Whether you are a patient or caregiver, there is grief that comes with a serious diagnosis, especially when it's the "C" word.
When your loved one dies, it's a different level and kind of grief. When my sister Adrienne died, I pretended for far too long that I was okay. I didn't allow myself to grieve. I ran away from it. I distracted myself. I worked myself to the bone. Even though Blue Faery was born out of that grief, I still avoided feeling the pain.
Grief is on a continuum; it ebbs and flows like ocean waves. Though I finally sought help, I still struggle. I still go through difficult times. I still have days, weeks, and months that seem unbearable. The 20th anniversary of Adrienne's death (October 9, 2021) hit me so hard that I wanted to die.
So I began seeking help again. This fall, I'm doing EMDR therapy to continue to help me with my grief. I'm not endorsing it, but I'll let you know how it goes.
This is such wonderful advice. Thank you for sharing Andrea. Losing a child is a pain that never goes away. I did the same when Manda died. I ran from it and hid from it until I had a breakdown. I wouldn't let anyone talk about her, took down the pictures, etc. My husband at the time and I pulled away from each other instead of trying to help each other. Thankfully Jimmy wouldn't let me retreat from the pain any longer and helped me face it. So I've done things totally different since losing Jimmy. I'm not saying it doesn't hurt like hell because it does. He was such a big part of my life for more than half of my life. Instead of running from the memories, I embrace them. I did go through several months of individual and then group Grief Counseling after he passed away. I started when I realized I was trying to retreat from the world. I was afraid I'd be tempted to go back to the fantasy world I'd found when I lost Manda. So instead I carry him with me in my heart all the time and share him with the world. ❤️❤️❤️ Don't ever be afraid to reach for help if you need it and don't let friends or family tell you how to grieve or how long to grieve. As a caregiver you also have to let your loved one grieve.
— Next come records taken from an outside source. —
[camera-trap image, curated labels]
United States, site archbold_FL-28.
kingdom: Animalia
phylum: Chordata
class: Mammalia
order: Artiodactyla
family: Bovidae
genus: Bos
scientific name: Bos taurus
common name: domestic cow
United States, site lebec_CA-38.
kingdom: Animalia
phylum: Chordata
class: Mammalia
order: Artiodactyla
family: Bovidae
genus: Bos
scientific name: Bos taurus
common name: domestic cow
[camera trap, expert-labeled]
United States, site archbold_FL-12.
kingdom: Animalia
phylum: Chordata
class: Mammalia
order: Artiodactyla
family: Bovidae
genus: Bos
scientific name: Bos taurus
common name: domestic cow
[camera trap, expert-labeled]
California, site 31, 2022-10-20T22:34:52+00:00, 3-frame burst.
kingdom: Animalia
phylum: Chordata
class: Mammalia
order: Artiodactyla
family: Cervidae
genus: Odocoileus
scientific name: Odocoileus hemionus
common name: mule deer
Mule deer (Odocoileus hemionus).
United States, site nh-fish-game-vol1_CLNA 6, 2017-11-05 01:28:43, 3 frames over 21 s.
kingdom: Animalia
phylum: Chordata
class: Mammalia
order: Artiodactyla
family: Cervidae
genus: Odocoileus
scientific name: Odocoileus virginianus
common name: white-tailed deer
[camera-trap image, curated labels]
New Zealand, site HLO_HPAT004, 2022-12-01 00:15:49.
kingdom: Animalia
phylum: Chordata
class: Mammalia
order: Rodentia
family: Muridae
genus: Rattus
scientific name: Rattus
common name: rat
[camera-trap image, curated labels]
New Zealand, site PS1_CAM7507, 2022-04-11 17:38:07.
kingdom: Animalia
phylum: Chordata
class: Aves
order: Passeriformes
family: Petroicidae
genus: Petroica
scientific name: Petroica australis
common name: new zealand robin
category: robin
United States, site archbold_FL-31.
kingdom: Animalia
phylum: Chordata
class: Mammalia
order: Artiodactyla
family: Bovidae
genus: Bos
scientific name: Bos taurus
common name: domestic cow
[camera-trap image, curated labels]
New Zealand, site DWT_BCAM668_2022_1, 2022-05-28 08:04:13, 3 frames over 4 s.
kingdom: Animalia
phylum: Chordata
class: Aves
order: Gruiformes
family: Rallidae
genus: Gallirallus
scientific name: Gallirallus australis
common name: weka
Andrea thankyou for being such a model of turning grief to action/advocacy and that it's okay to seek help. Adrienne would be so proud of her big sister! There is no timeline for grief. I saw something that said grief doesn't get smaller, life just gets bigger around it. Whether you are a caregiver or a patient, your emotional well being is essential to your physical well being and we all know the rollercoaster challenges of HCC. I also saw a counselor, even during my husband's illness as I wanted to have no regrets and do the best I could for him. I encourage any of you who are struggling whether you are a caregiver, family member or patient to seek help to live your best life!!!